Written problem - How many lines in the data below contain the word "image"? Reply with the number alone.

Record set -
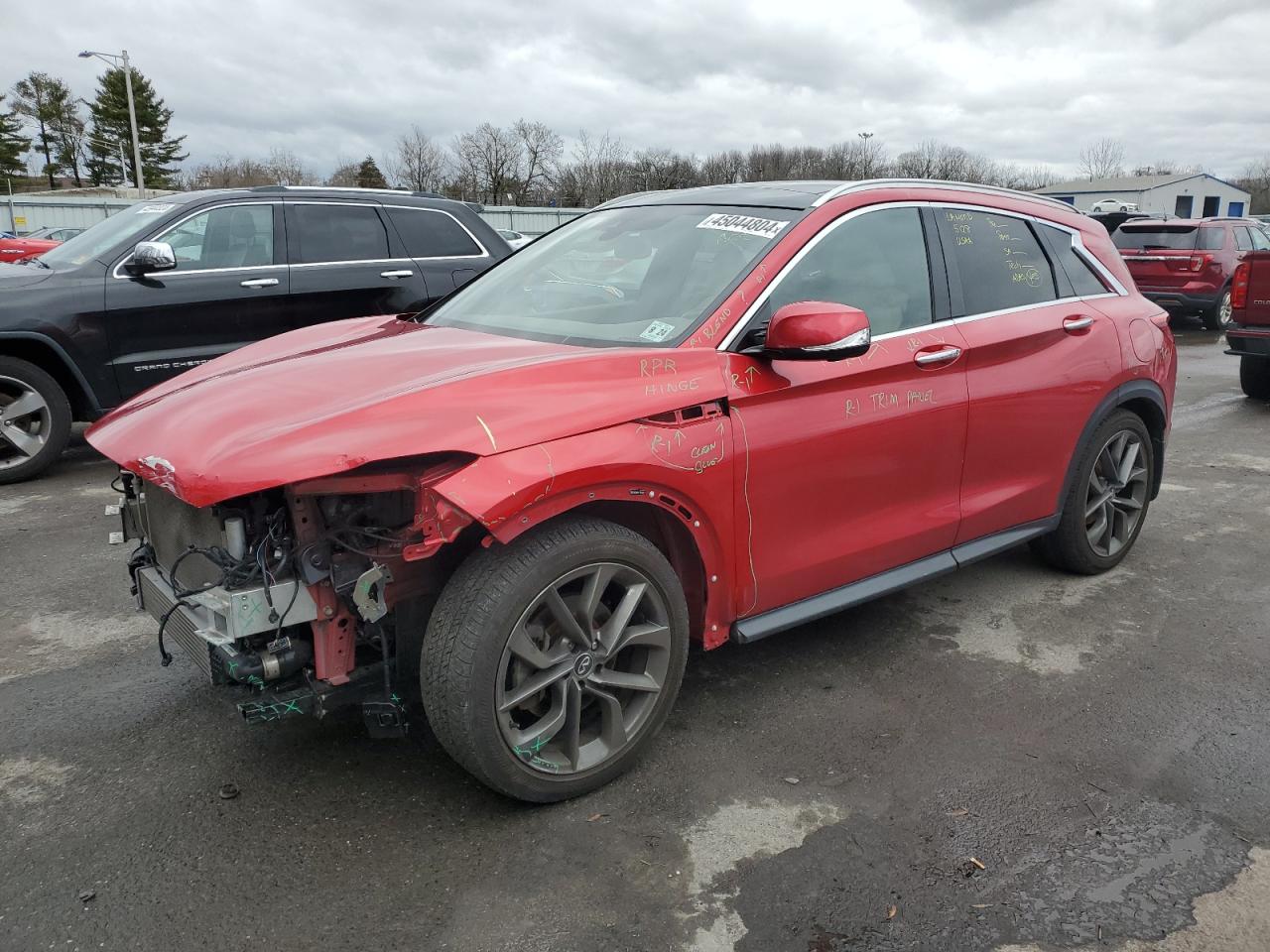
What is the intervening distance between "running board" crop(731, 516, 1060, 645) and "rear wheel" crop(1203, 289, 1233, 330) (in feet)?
46.1

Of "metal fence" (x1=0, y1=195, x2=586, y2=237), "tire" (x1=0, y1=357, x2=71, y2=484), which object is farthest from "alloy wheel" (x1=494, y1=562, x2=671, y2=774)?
"metal fence" (x1=0, y1=195, x2=586, y2=237)

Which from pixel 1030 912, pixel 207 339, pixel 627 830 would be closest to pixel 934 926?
pixel 1030 912

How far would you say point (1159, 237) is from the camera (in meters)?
15.9

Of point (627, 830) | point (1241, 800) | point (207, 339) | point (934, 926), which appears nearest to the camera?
point (934, 926)

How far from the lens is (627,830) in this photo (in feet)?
9.05

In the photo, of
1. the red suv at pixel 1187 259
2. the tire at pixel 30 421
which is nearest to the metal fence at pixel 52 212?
the red suv at pixel 1187 259

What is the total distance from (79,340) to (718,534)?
16.9ft

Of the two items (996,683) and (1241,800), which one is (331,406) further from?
(1241,800)

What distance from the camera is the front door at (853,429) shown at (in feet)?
10.2

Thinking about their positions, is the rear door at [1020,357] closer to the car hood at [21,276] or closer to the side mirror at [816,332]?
the side mirror at [816,332]

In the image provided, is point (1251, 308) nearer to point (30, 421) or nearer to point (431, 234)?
point (431, 234)

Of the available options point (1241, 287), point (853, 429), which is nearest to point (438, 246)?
point (853, 429)

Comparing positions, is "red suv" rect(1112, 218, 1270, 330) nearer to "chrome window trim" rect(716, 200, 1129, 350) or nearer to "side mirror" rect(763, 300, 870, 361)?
"chrome window trim" rect(716, 200, 1129, 350)

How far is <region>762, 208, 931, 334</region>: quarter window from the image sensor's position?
10.9ft
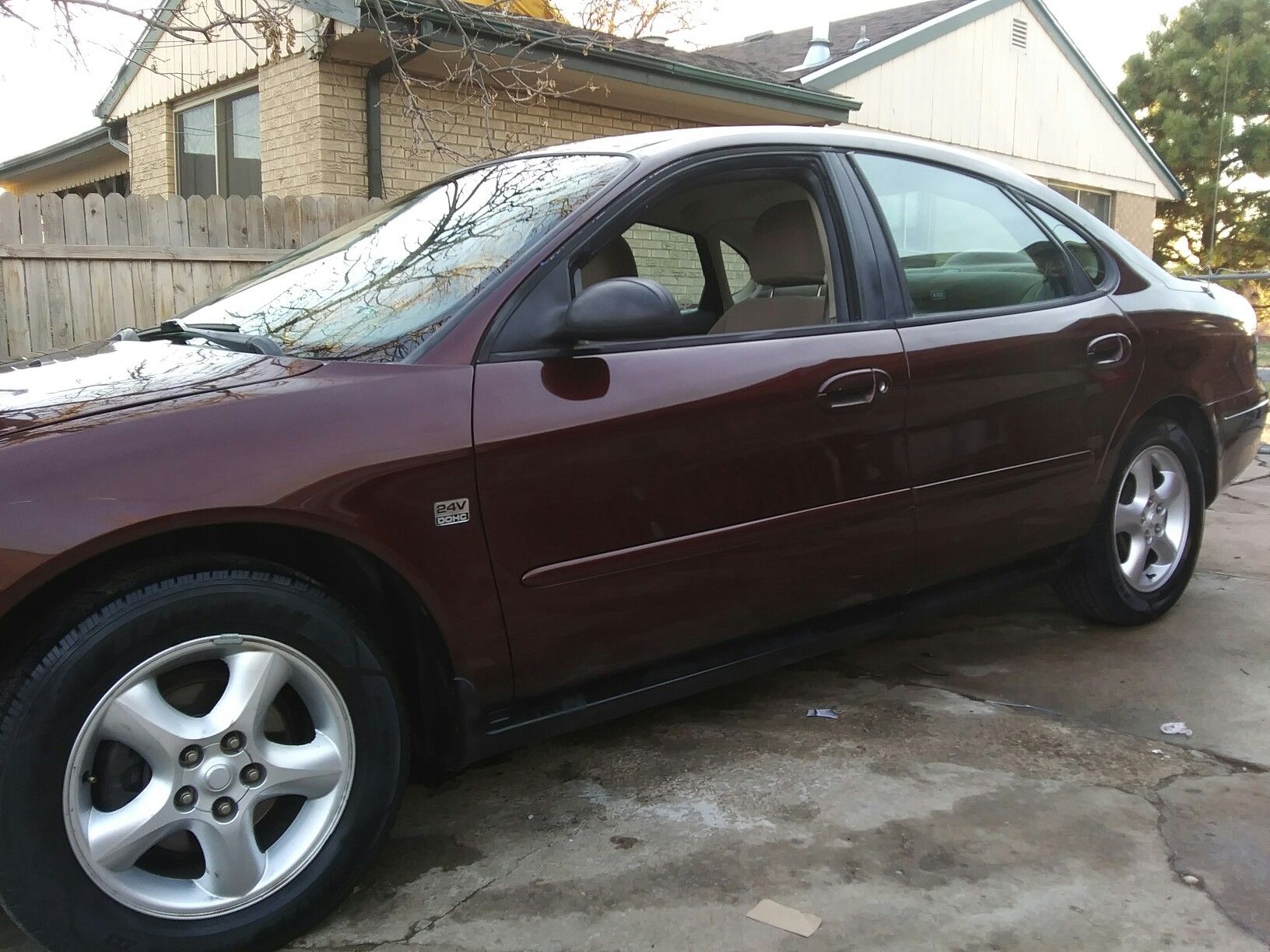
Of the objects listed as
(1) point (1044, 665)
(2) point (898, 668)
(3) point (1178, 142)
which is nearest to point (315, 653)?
(2) point (898, 668)

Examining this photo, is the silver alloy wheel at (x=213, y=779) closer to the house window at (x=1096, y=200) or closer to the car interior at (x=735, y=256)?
the car interior at (x=735, y=256)

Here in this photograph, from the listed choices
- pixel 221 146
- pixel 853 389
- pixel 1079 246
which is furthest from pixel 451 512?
pixel 221 146

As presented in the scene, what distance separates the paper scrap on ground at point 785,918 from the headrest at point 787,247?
5.54ft

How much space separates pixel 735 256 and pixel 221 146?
8.44 m

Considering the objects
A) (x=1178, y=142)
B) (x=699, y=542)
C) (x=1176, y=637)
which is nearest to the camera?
(x=699, y=542)

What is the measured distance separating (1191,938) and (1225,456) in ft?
8.08

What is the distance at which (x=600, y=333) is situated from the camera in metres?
2.37

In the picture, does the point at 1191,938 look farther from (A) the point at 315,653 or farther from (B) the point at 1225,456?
(B) the point at 1225,456

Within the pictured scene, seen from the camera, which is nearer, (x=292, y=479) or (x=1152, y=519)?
(x=292, y=479)

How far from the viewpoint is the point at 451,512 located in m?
2.22

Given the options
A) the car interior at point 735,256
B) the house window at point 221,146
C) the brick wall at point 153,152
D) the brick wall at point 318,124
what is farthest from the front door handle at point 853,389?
the brick wall at point 153,152

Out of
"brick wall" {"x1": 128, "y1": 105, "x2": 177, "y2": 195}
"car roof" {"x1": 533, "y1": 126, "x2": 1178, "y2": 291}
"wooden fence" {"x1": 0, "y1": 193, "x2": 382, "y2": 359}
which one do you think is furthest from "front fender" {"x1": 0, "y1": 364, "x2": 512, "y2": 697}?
"brick wall" {"x1": 128, "y1": 105, "x2": 177, "y2": 195}

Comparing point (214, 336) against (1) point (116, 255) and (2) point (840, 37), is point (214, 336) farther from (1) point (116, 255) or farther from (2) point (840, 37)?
(2) point (840, 37)

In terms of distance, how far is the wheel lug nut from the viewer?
6.59 ft
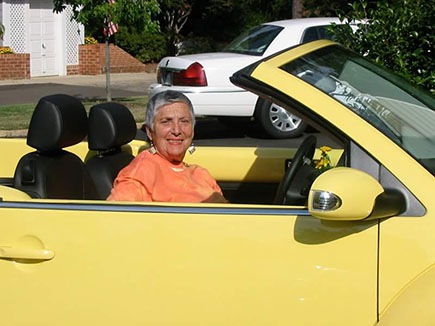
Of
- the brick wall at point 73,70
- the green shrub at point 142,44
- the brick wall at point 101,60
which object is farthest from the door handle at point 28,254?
the green shrub at point 142,44

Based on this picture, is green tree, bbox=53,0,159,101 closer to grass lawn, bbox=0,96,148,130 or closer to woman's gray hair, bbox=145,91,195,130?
grass lawn, bbox=0,96,148,130

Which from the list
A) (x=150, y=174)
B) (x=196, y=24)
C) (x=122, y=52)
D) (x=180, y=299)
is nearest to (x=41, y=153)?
(x=150, y=174)

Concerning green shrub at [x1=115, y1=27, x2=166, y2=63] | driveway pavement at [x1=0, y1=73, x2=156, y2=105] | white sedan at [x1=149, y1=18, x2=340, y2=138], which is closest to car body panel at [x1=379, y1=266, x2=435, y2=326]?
white sedan at [x1=149, y1=18, x2=340, y2=138]

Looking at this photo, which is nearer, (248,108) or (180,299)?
(180,299)

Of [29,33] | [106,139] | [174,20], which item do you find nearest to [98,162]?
[106,139]

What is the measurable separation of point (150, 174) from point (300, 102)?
95 centimetres

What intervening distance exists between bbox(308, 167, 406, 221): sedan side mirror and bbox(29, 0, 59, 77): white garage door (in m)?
21.1

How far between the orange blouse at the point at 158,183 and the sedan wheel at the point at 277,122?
8.18m

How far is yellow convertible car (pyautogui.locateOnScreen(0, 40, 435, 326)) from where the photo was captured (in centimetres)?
267

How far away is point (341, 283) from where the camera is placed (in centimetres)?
269

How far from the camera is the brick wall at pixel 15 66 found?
21.4 metres

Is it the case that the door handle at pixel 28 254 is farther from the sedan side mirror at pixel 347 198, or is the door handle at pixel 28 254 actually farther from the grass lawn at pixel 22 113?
the grass lawn at pixel 22 113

Complete answer - 2